Internyl Website Repo: https://github.com/internyl-dev/internyl-frontend
Internyl Data Acquisition Repo: https://github.com/internyl-dev/internyl-ai-wrapper/tree/refactor
Internyl Website: https://internyl.org
- Navigate to .env and input any API keys you may have there
# 1. Create a virtual environment
python -m venv .venv
# 2. Activate the virtual environment
Set-ExecutionPolicy -ExecutionPolicy Bypass -Scope Process
.venv/scripts/activate
# 3. Install requirements
pip install -r requirements.txt
playwright install
# 4. Run run.py
python run.py
The discovery agent utilizes a LangChain agent execution chain to perform the agentic behavior. All it does is take a specific set of instructions written to look for programs not already put on a given section of the database (in our case, programs-display) and look specifically for a webpage containing just one internship and its overview information.
src/
└── models/
└── response_model.py
Output - programs: List[HttpUrl]
This stores the programs the agent finds as a list of URLs.
src/
└── prompts/
├── assets/
│ └── prompt.py
└── prompt_create.py
The model query aims at prioritizing the following:
- Returning pages with one unique program
- Each page should contain exactly one program
- If a page with a singular program cannot be found, return the overview page of the multiple programs
- Avoid list websites (eg. "Top 10 Internships")

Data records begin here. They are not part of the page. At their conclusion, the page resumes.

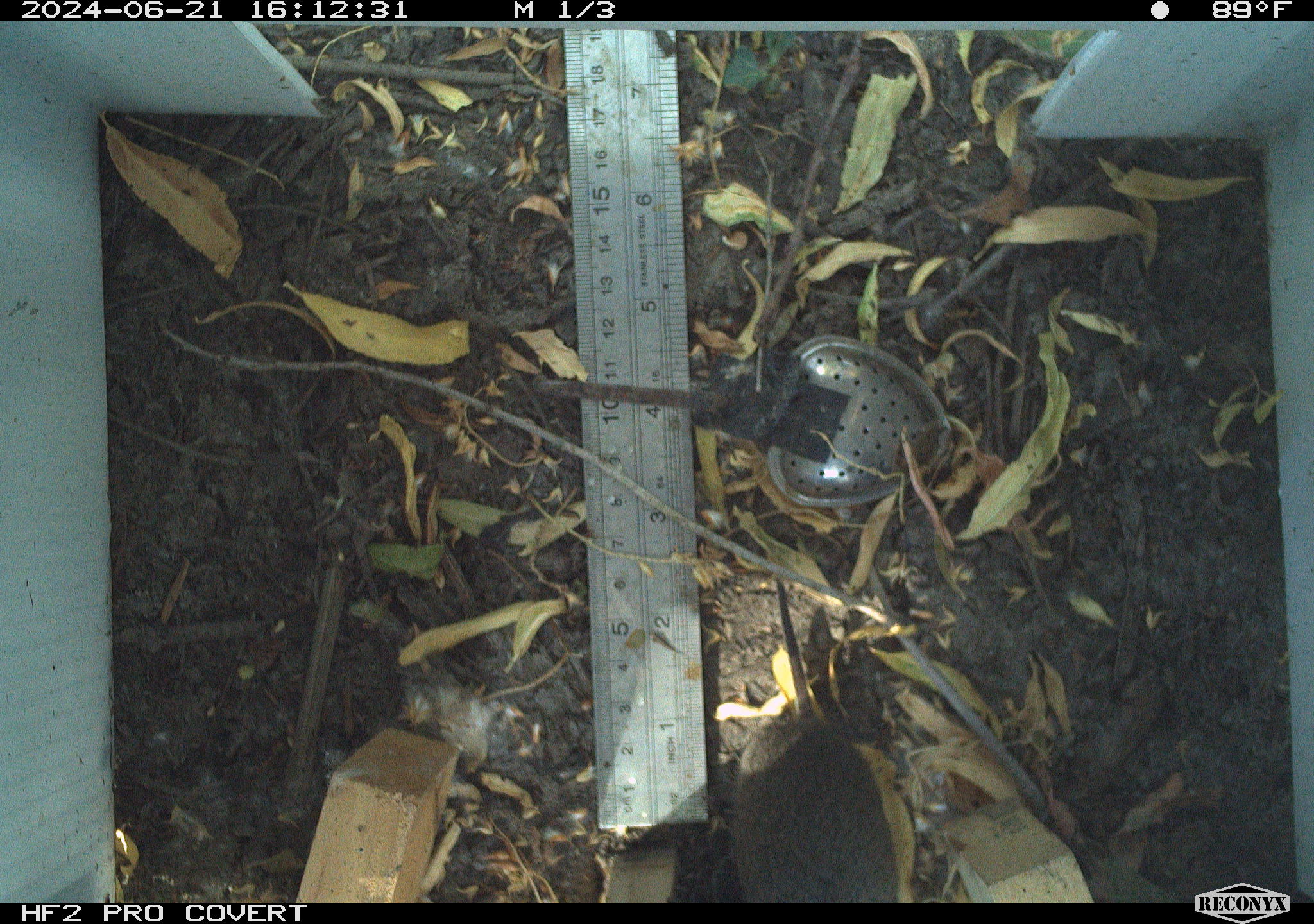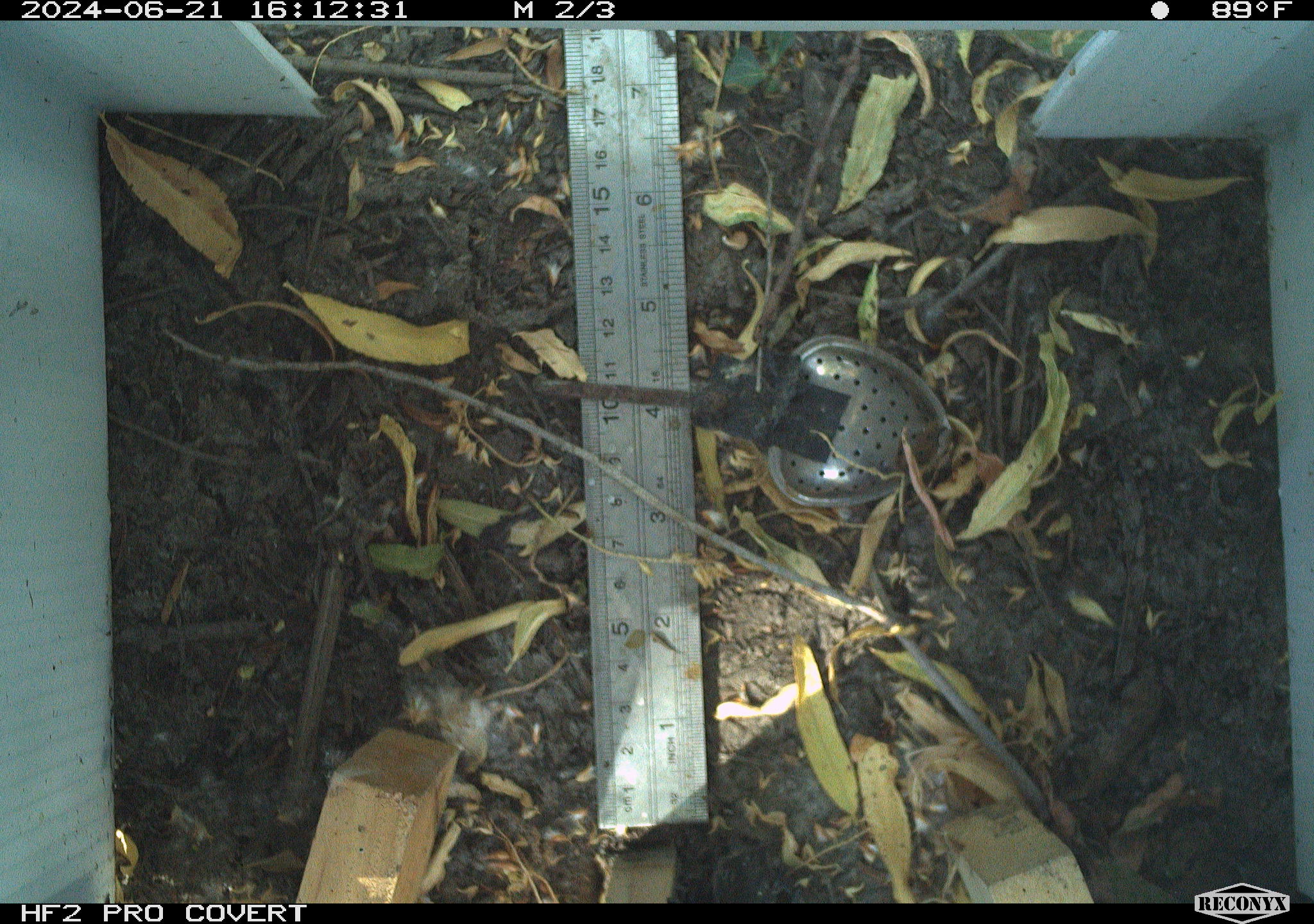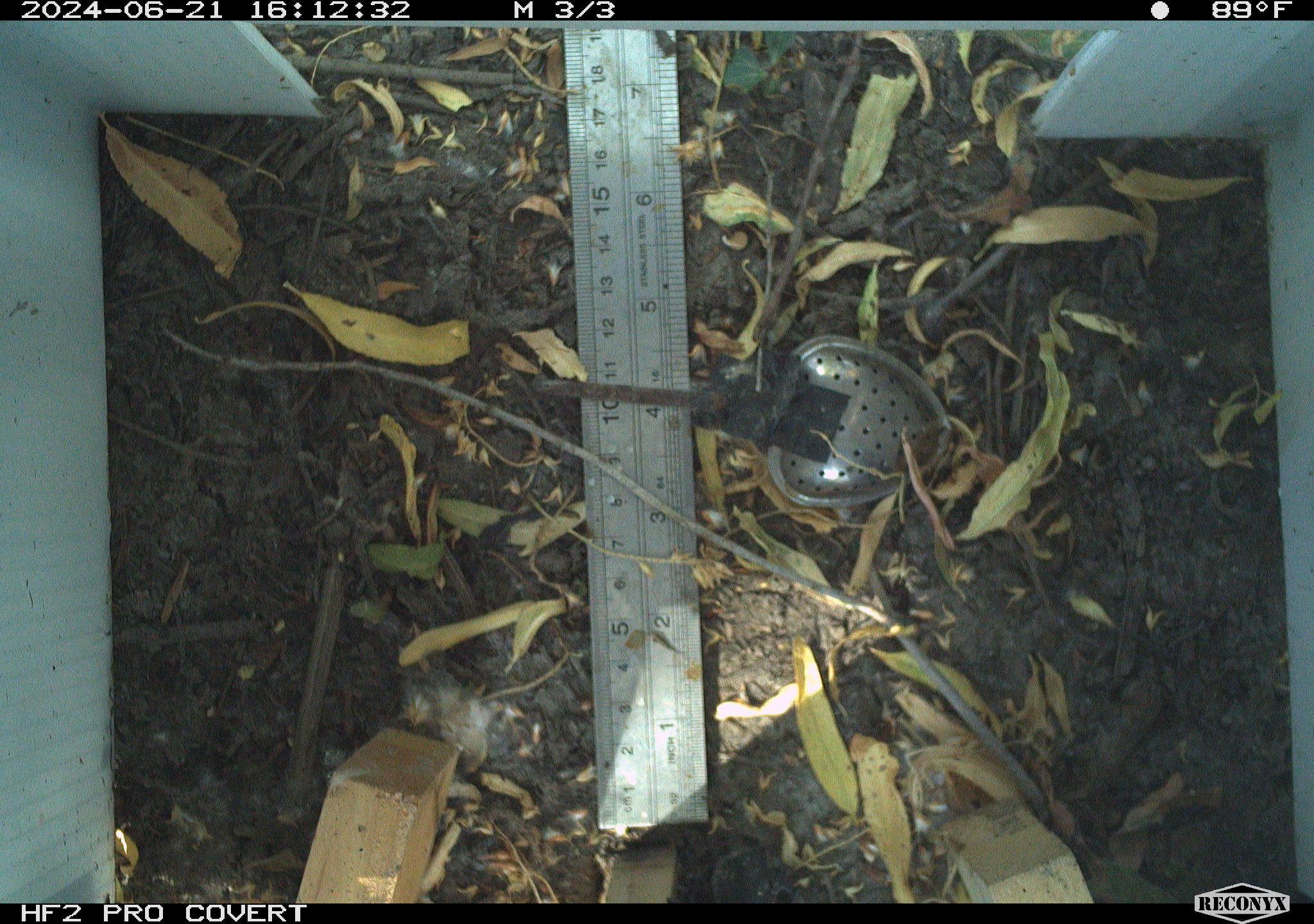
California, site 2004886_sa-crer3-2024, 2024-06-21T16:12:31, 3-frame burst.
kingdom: Animalia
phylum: Chordata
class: Mammalia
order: Rodentia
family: Cricetidae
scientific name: Arvicolinae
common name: voles, lemmings, and muskrats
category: arvicolinae subfamily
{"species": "arvicolinae subfamily (voles, lemmings, and muskrats) (Arvicolinae)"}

- Each page should contain a unique program
- Check the given programs to make sure the program does not already exist
- Each page should contain exactly one program
- Returning the overview page
- Look for the page with the overview information about the program
- Efficient search methods
- Subject specific
- Institution specific
- Program specific
- Deduplication
src/
└── tools/
├── content_scraper.py
├── ddgs_run.py
└── links_scraper.py
Search - search (search_term:str, max_results:int)
Using the DDGS search module, return the search results given a search term.
Visit URL - visit_url (url:str)
Using Playwright return the parsed webpage contents of a URL.
Get All Links - get_all_links (url:str)
Using Playwright return all URLs found within a webpage.